◆ **What is required**
Can you write out every one of the items below word for word, without changing anything?

* START Provided records *

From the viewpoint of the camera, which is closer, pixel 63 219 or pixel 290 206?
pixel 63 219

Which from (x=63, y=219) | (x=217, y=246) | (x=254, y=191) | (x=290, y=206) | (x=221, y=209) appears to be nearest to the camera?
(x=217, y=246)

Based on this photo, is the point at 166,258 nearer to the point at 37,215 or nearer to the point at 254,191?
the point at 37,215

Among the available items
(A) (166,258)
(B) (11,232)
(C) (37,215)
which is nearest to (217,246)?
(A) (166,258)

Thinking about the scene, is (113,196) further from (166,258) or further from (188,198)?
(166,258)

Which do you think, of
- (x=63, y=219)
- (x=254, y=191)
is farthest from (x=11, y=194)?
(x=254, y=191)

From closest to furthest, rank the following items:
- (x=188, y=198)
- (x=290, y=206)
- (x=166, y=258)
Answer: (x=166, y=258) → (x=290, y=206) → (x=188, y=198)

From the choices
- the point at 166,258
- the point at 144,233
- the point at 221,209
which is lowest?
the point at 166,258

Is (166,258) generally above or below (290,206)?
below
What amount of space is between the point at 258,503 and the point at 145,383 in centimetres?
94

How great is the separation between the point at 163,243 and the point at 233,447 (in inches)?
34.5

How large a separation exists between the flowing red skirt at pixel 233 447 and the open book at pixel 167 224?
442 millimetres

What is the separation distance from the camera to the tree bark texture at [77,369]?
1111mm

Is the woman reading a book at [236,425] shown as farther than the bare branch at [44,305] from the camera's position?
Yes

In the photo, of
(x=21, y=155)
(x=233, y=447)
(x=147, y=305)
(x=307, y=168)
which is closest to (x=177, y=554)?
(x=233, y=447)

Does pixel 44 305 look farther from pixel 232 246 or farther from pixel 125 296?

* END Provided records *

◆ **Solved problem**
From the viewpoint of the camera, which is closer, pixel 63 219 or pixel 290 206?
pixel 63 219

Which from (x=63, y=219) | (x=217, y=246) | (x=254, y=191) | (x=290, y=206) | (x=221, y=209) appears to be nearest to the camera?
(x=217, y=246)

Based on this photo, is the point at 166,258 nearer to the point at 37,215 or nearer to the point at 254,191?
the point at 37,215

Among the available items
(A) (166,258)
(B) (11,232)
(C) (37,215)
which is nearest to (217,246)?
(A) (166,258)

Thinking about the scene, is (113,196) further from (166,258) or further from (188,198)?
(166,258)

Which do you think, of
- (x=63, y=219)
- (x=254, y=191)
is farthest from (x=11, y=194)?
(x=254, y=191)

From closest to furthest, rank the following items:
- (x=188, y=198)
- (x=290, y=206)
- (x=166, y=258)
Answer: (x=166, y=258) → (x=290, y=206) → (x=188, y=198)

From the choices
- the point at 166,258
- the point at 144,233
- the point at 221,209
which is lowest?
the point at 166,258

Is (166,258) generally above or below (290,206)?
below
What amount of space is between the point at 258,503 and the point at 145,383 in centimetres?
94

How great is the separation between the point at 163,243 and the point at 233,447 (in inches)?
34.5

How large a separation exists between the flowing red skirt at pixel 233 447 and the open book at pixel 167 224?
442 millimetres

What is the separation distance from the camera to the tree bark texture at [77,369]?
1111mm

Is the woman reading a book at [236,425] shown as farther than the bare branch at [44,305] from the camera's position?
Yes

In the photo, of
(x=21, y=155)
(x=233, y=447)
(x=147, y=305)
(x=307, y=168)
which is closest to (x=177, y=554)?
(x=233, y=447)

Does pixel 44 305 look farther from pixel 232 246 or farther from pixel 125 296?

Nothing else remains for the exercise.